After returning from Vietnam, I realized that although I’m nowhere near wealthy, I had it pretty damn good compared to some of the scenes I saw while in Vietnam. It made me appreciate the little things like being able to drink tap water, the ability to flush toilet paper, and knowing that people won’t say “wow you’re really smart for a girl,” after graduating from college. Being in Vietnam taught me that even though there isn’t true equality stateside, at least the idea of a girl getting an education, working at an office job after college, and making a decent salary isn’t unfathomable.
Moving to San Francisco & Consulting Job
I loved San Francisco last summer. I loved it in a way where I thought it was worth the 1.5-hour commute each way to visit the city every weekend. When I first landed in SFO, the only thing I knew was 1) I didn’t have a permanent place yet 2) Christina was going to pick me up and house me for a week 3) Akshay would let me crash on his couch the following week 4) I owned zero furniture and needed to find a way to Ikea 5) I was still waiting for a permanent address, so my parents could send 5 boxes worth of stuff.
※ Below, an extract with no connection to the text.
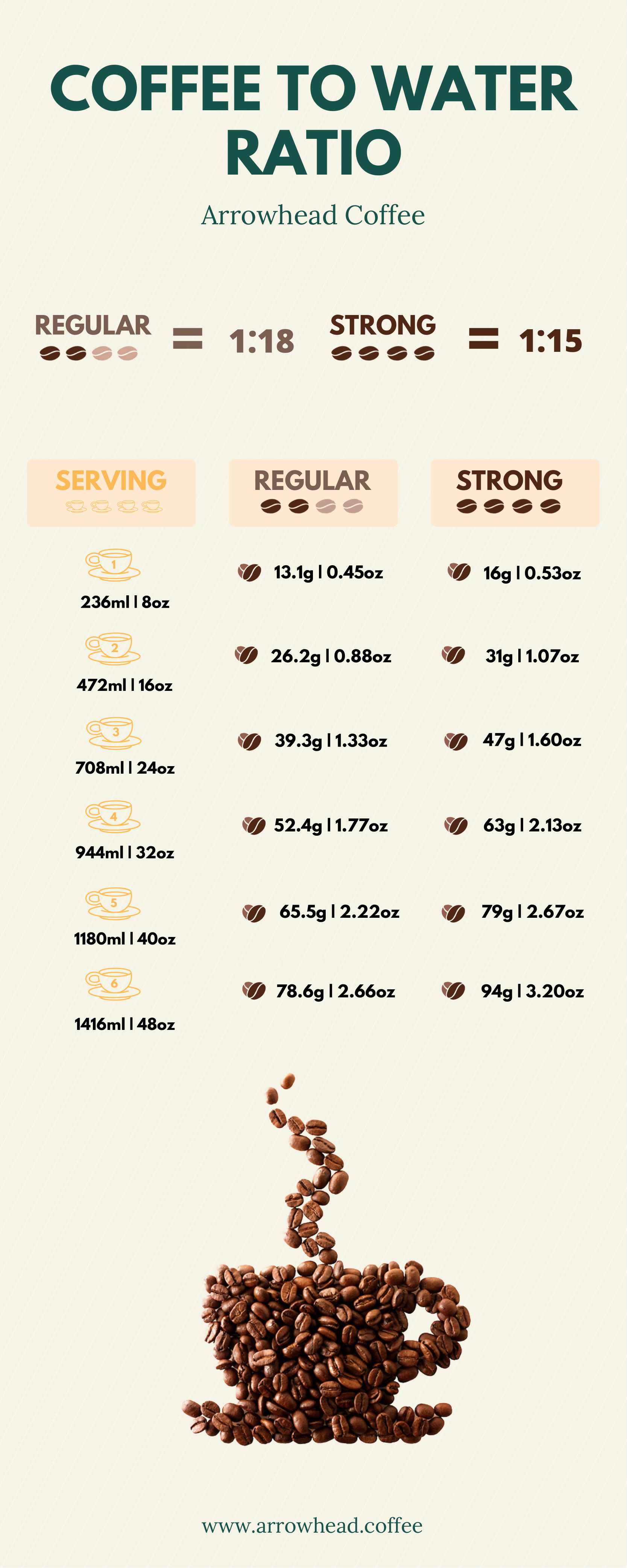 Coffee To Water Ratio Guide 2020 You Have Fresh Quality Coffee A By Nitish Sharma Medium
If it weren’t for the selfless friends who helped me in the beginning, I think I would’ve had to figure everything out myself. My parents were occupied with making sure my brother was prepped for moving out of his summer apartment and getting ready for the new school year, so I didn’t want to ask them for help. My first 3 weeks of surviving in SF were only because of people like Christina, Akshay, Ethan, and various Accenture co-workers that became instant friends.
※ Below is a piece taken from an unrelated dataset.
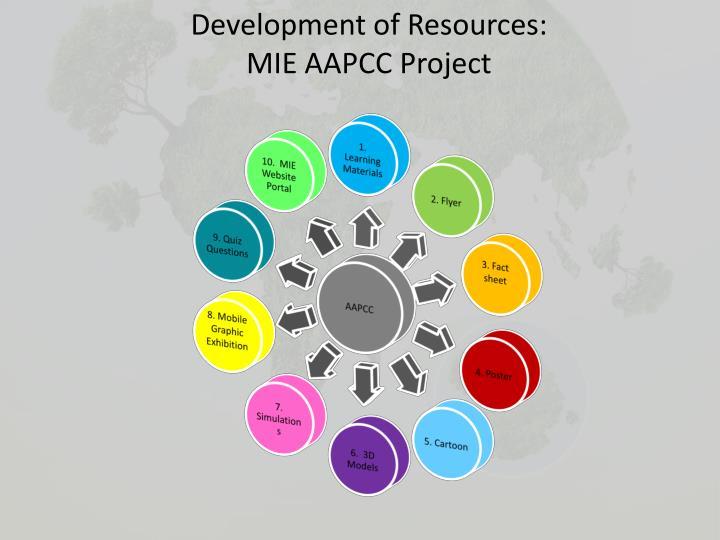 Development of Resources:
Speaking of Accenture, I started my first full-time job in a position I had never done before. I didn’t know if the skills I had could even be used in this new role, but my interviewers must have thought I had enough to get hired. Now, 5 months into my job, I can honestly say that I’m still learning. I’ve learned a lot, but I still have a long way to go. My Excel skills have improved significantly and PowerPoint has become my best friend and worst enemy. I don’t write as much as I used to, which is the main activity I miss most.
Just the Beginning
While 2015 is coming to an end, I can honestly say this is only the beginning of my adult life and more adventures are on the way. I’m lucky to have the supportive people in my life that keep me wanting to experience more each day. I might have not been in some long list of most influential people, finished writing that book yet, or attempted to start a startup again, but I think life is pretty good from where I stand.